As the 1924 Act did not restrict Mexican immigrants and because Mexico shares land border with the US, Mexican immigration soared in the 1920s, despite arguments that they were “mixed breeds,” or as economist Roy Garis stated at a federal Senate meeting in 1930, “peons.” As a result, the federal government decided to classify Mexicans as ‘white,’ while excluding Indians from the same category despite racial theorists claiming that Indians were of Aryan descent.
As the 1924 legislation applied retroactively, one Indian immigrant family was particularly affected.

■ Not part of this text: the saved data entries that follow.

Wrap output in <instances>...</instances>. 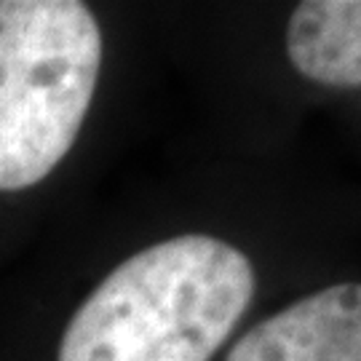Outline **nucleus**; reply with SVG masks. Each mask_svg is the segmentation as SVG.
<instances>
[{
  "instance_id": "nucleus-1",
  "label": "nucleus",
  "mask_w": 361,
  "mask_h": 361,
  "mask_svg": "<svg viewBox=\"0 0 361 361\" xmlns=\"http://www.w3.org/2000/svg\"><path fill=\"white\" fill-rule=\"evenodd\" d=\"M257 289L238 246L188 233L137 252L67 324L59 361H209Z\"/></svg>"
},
{
  "instance_id": "nucleus-2",
  "label": "nucleus",
  "mask_w": 361,
  "mask_h": 361,
  "mask_svg": "<svg viewBox=\"0 0 361 361\" xmlns=\"http://www.w3.org/2000/svg\"><path fill=\"white\" fill-rule=\"evenodd\" d=\"M102 67L78 0H0V190L38 185L70 153Z\"/></svg>"
},
{
  "instance_id": "nucleus-3",
  "label": "nucleus",
  "mask_w": 361,
  "mask_h": 361,
  "mask_svg": "<svg viewBox=\"0 0 361 361\" xmlns=\"http://www.w3.org/2000/svg\"><path fill=\"white\" fill-rule=\"evenodd\" d=\"M228 361H361V284L300 297L252 326Z\"/></svg>"
},
{
  "instance_id": "nucleus-4",
  "label": "nucleus",
  "mask_w": 361,
  "mask_h": 361,
  "mask_svg": "<svg viewBox=\"0 0 361 361\" xmlns=\"http://www.w3.org/2000/svg\"><path fill=\"white\" fill-rule=\"evenodd\" d=\"M286 54L308 80L361 89V0H305L286 25Z\"/></svg>"
}]
</instances>
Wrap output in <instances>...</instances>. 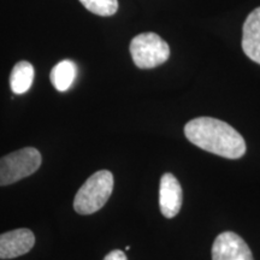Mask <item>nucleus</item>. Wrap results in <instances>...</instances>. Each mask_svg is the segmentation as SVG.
Returning <instances> with one entry per match:
<instances>
[{
  "label": "nucleus",
  "mask_w": 260,
  "mask_h": 260,
  "mask_svg": "<svg viewBox=\"0 0 260 260\" xmlns=\"http://www.w3.org/2000/svg\"><path fill=\"white\" fill-rule=\"evenodd\" d=\"M184 134L197 147L219 157L239 159L246 153L242 135L228 123L212 117L191 119L184 126Z\"/></svg>",
  "instance_id": "1"
},
{
  "label": "nucleus",
  "mask_w": 260,
  "mask_h": 260,
  "mask_svg": "<svg viewBox=\"0 0 260 260\" xmlns=\"http://www.w3.org/2000/svg\"><path fill=\"white\" fill-rule=\"evenodd\" d=\"M113 190V175L109 170L93 174L80 188L74 199V209L79 214H93L103 209Z\"/></svg>",
  "instance_id": "2"
},
{
  "label": "nucleus",
  "mask_w": 260,
  "mask_h": 260,
  "mask_svg": "<svg viewBox=\"0 0 260 260\" xmlns=\"http://www.w3.org/2000/svg\"><path fill=\"white\" fill-rule=\"evenodd\" d=\"M133 61L140 69H153L170 57V47L155 32H142L130 42Z\"/></svg>",
  "instance_id": "3"
},
{
  "label": "nucleus",
  "mask_w": 260,
  "mask_h": 260,
  "mask_svg": "<svg viewBox=\"0 0 260 260\" xmlns=\"http://www.w3.org/2000/svg\"><path fill=\"white\" fill-rule=\"evenodd\" d=\"M40 152L25 147L0 158V186H9L30 176L40 168Z\"/></svg>",
  "instance_id": "4"
},
{
  "label": "nucleus",
  "mask_w": 260,
  "mask_h": 260,
  "mask_svg": "<svg viewBox=\"0 0 260 260\" xmlns=\"http://www.w3.org/2000/svg\"><path fill=\"white\" fill-rule=\"evenodd\" d=\"M212 260H254L252 251L242 237L233 232L217 236L212 245Z\"/></svg>",
  "instance_id": "5"
},
{
  "label": "nucleus",
  "mask_w": 260,
  "mask_h": 260,
  "mask_svg": "<svg viewBox=\"0 0 260 260\" xmlns=\"http://www.w3.org/2000/svg\"><path fill=\"white\" fill-rule=\"evenodd\" d=\"M183 193L180 182L172 174H164L159 187V206L165 218H174L181 211Z\"/></svg>",
  "instance_id": "6"
},
{
  "label": "nucleus",
  "mask_w": 260,
  "mask_h": 260,
  "mask_svg": "<svg viewBox=\"0 0 260 260\" xmlns=\"http://www.w3.org/2000/svg\"><path fill=\"white\" fill-rule=\"evenodd\" d=\"M35 245V236L29 229H16L0 234V259L24 255Z\"/></svg>",
  "instance_id": "7"
},
{
  "label": "nucleus",
  "mask_w": 260,
  "mask_h": 260,
  "mask_svg": "<svg viewBox=\"0 0 260 260\" xmlns=\"http://www.w3.org/2000/svg\"><path fill=\"white\" fill-rule=\"evenodd\" d=\"M242 50L249 59L260 64V8L253 10L243 23Z\"/></svg>",
  "instance_id": "8"
},
{
  "label": "nucleus",
  "mask_w": 260,
  "mask_h": 260,
  "mask_svg": "<svg viewBox=\"0 0 260 260\" xmlns=\"http://www.w3.org/2000/svg\"><path fill=\"white\" fill-rule=\"evenodd\" d=\"M34 80V68L29 61H18L10 76V86L15 94H24L30 89Z\"/></svg>",
  "instance_id": "9"
},
{
  "label": "nucleus",
  "mask_w": 260,
  "mask_h": 260,
  "mask_svg": "<svg viewBox=\"0 0 260 260\" xmlns=\"http://www.w3.org/2000/svg\"><path fill=\"white\" fill-rule=\"evenodd\" d=\"M77 68L71 60H61L51 71V82L59 92H65L73 86L76 79Z\"/></svg>",
  "instance_id": "10"
},
{
  "label": "nucleus",
  "mask_w": 260,
  "mask_h": 260,
  "mask_svg": "<svg viewBox=\"0 0 260 260\" xmlns=\"http://www.w3.org/2000/svg\"><path fill=\"white\" fill-rule=\"evenodd\" d=\"M80 2L88 11L103 17L115 15L118 10V0H80Z\"/></svg>",
  "instance_id": "11"
},
{
  "label": "nucleus",
  "mask_w": 260,
  "mask_h": 260,
  "mask_svg": "<svg viewBox=\"0 0 260 260\" xmlns=\"http://www.w3.org/2000/svg\"><path fill=\"white\" fill-rule=\"evenodd\" d=\"M104 260H128L124 252L119 251V249H115V251L110 252Z\"/></svg>",
  "instance_id": "12"
}]
</instances>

Kala Bagai, born to Sikh parents in Amritsar, married her husband Vaishno Das and in 1915, at the age of 22, emigrated to the US with her three children. Arriving in San Francisco, according to her granddaughter Rani Bagai, Kala was amazed by the city, and delighted in walking barefooted across the beach. She was one of the first Indians to emigrate and newspapers covered her story with amazement, remarking on her inability to speak English and her distinctive nose ring. Kala and her family eventually settled into American life, opening up a number of convenience stores and helping to welcome other South Asian immigrants.
However, after the quota system was established, Vaishno was forced to abandon his stores and asked to go back to India. As members of the anti-colonial Ghadar party, Vaishno and Kala feared returning to India and instead opted to remain illegally in America. In 1928, Vaishno died by suicide and wrote, “I do not choose to live the life of an interned person.” Kala eventually got citizenship in 1950, became a community leader, and had a street in San Francisco named after her in 2021. However, her story remains one of many told by immigrants, of discrimination, hardship and loss before acceptance.
While Kala and her family were undocumented, millions of Mexicans were legally allowed entry into the United States. However, that did not stop people from resenting them being there.
According to Johnson, Mexicans were not kept out by quotas and instead, informal measures were employed to deter immigration. During the Great Depression era, over one million Mexicans were deported or ‘repatriated’ to create jobs for natives, even though 60 per cent of those exiled were US citizens. During World War II, the demand for labour spiked again, leading the government to implement the Mexican Labour Program, commonly known as the Bracero Program. Between 1942 and 1964, the programme facilitated the legal entry of 4.5 million Mexican workers. However, as historian Karen Douglas reports in The Criminalisation of Immigrants (2013), rather than deter illegal immigration, the Bracero Program encouraged it. Eventually, it “cemented the relationship between US employers and relatively cheap labour supply provided by Mexican workers.”